• PROBLEM DESCRIPTION: Please set down the data word for word; images do not go in the copy.

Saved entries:

*-*-*

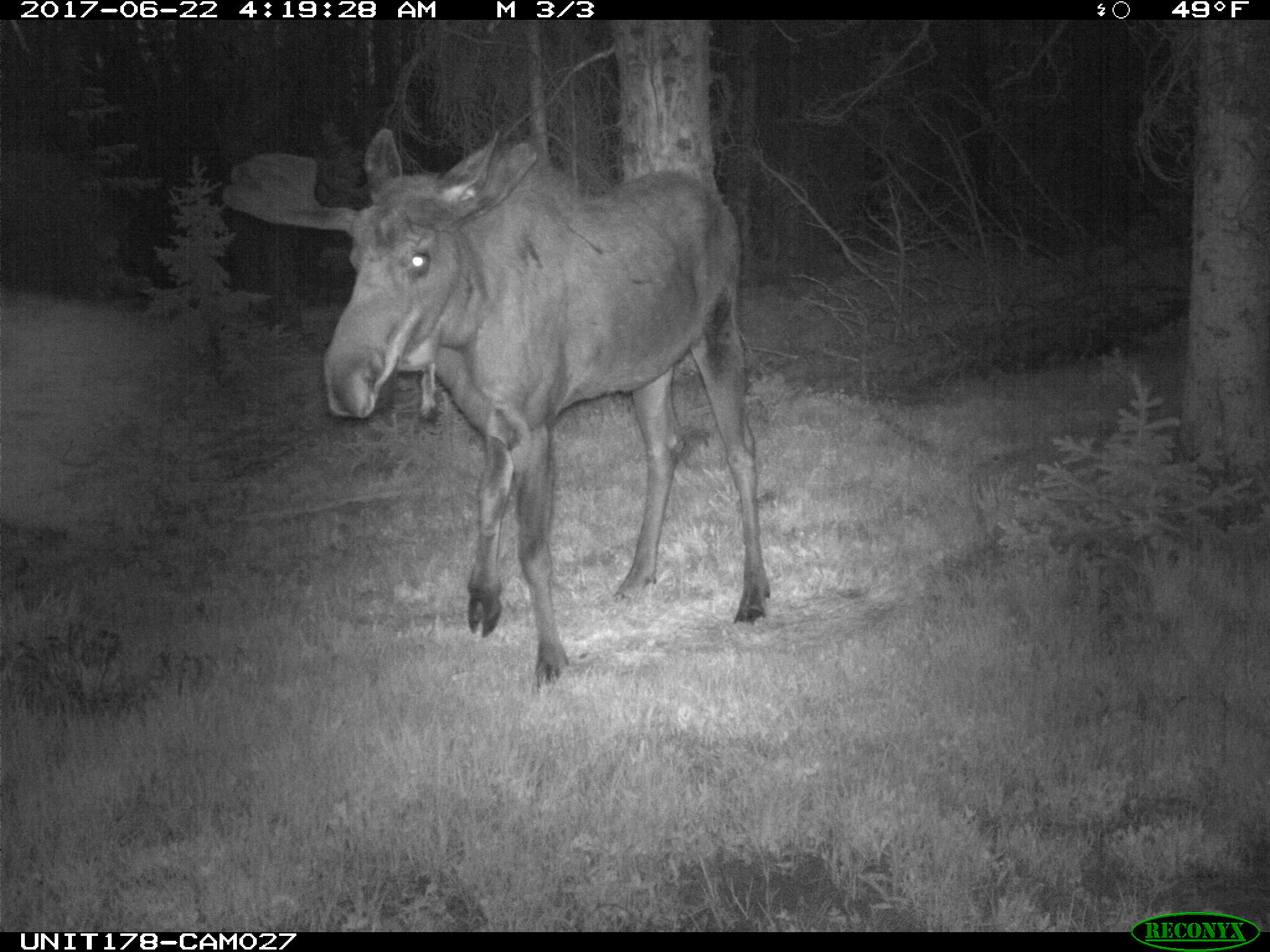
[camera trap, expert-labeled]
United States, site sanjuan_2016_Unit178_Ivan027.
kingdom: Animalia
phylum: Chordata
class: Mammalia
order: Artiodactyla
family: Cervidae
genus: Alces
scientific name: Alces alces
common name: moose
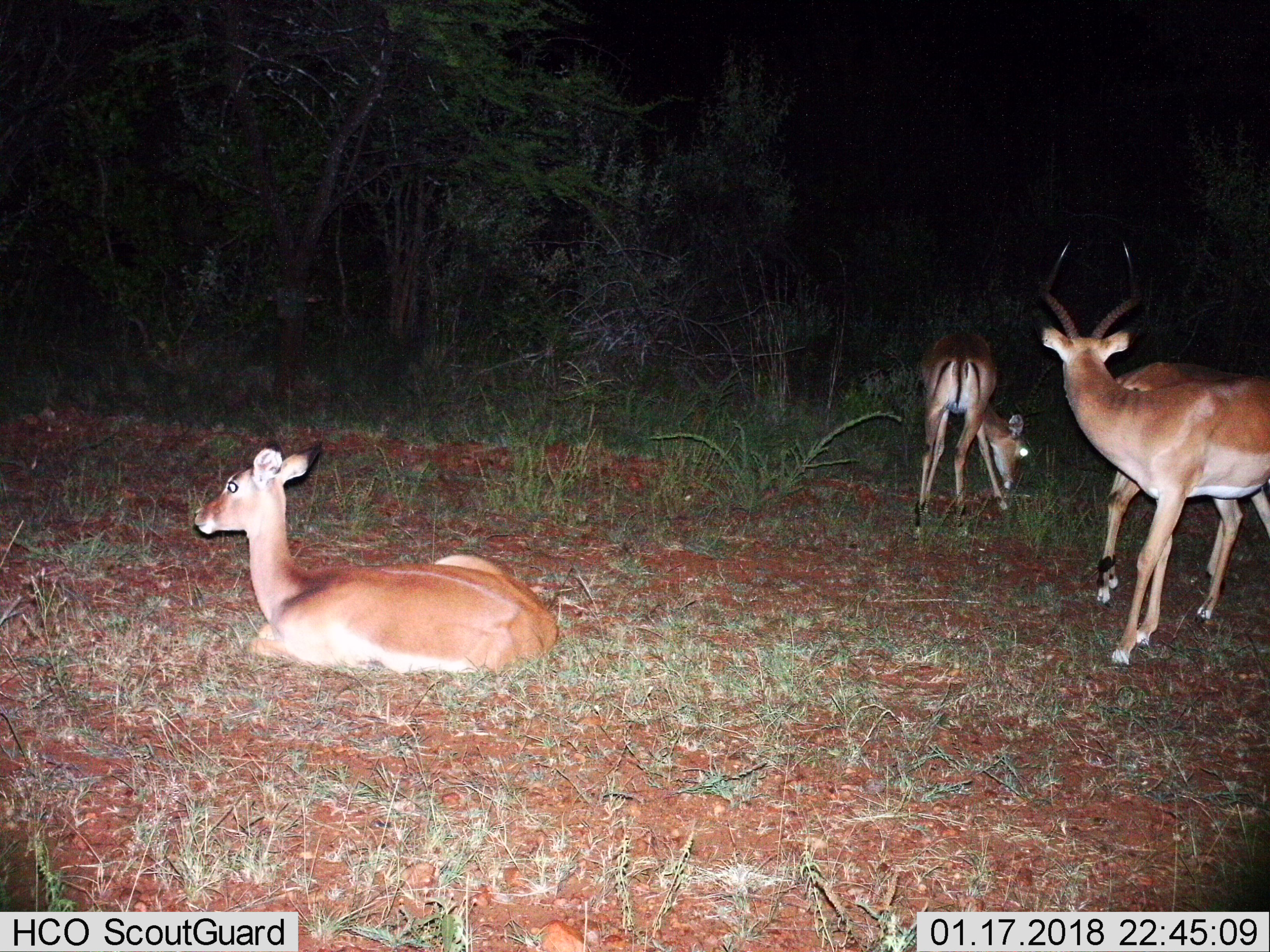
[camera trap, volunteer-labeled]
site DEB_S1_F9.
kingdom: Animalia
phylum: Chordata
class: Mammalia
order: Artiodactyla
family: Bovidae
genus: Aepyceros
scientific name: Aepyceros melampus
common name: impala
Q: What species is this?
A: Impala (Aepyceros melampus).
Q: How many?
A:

*-*-*

• SOLVED PROBLEM:
[camera trap, expert-labeled]
United States, site sanjuan_2016_Unit178_Ivan027.
kingdom: Animalia
phylum: Chordata
class: Mammalia
order: Artiodactyla
family: Cervidae
genus: Alces
scientific name: Alces alces
common name: moose
[camera trap, volunteer-labeled]
site DEB_S1_F9.
kingdom: Animalia
phylum: Chordata
class: Mammalia
order: Artiodactyla
family: Bovidae
genus: Aepyceros
scientific name: Aepyceros melampus
common name: impala
Q: What species is this?
A: Impala (Aepyceros melampus).
Q: How many?
A:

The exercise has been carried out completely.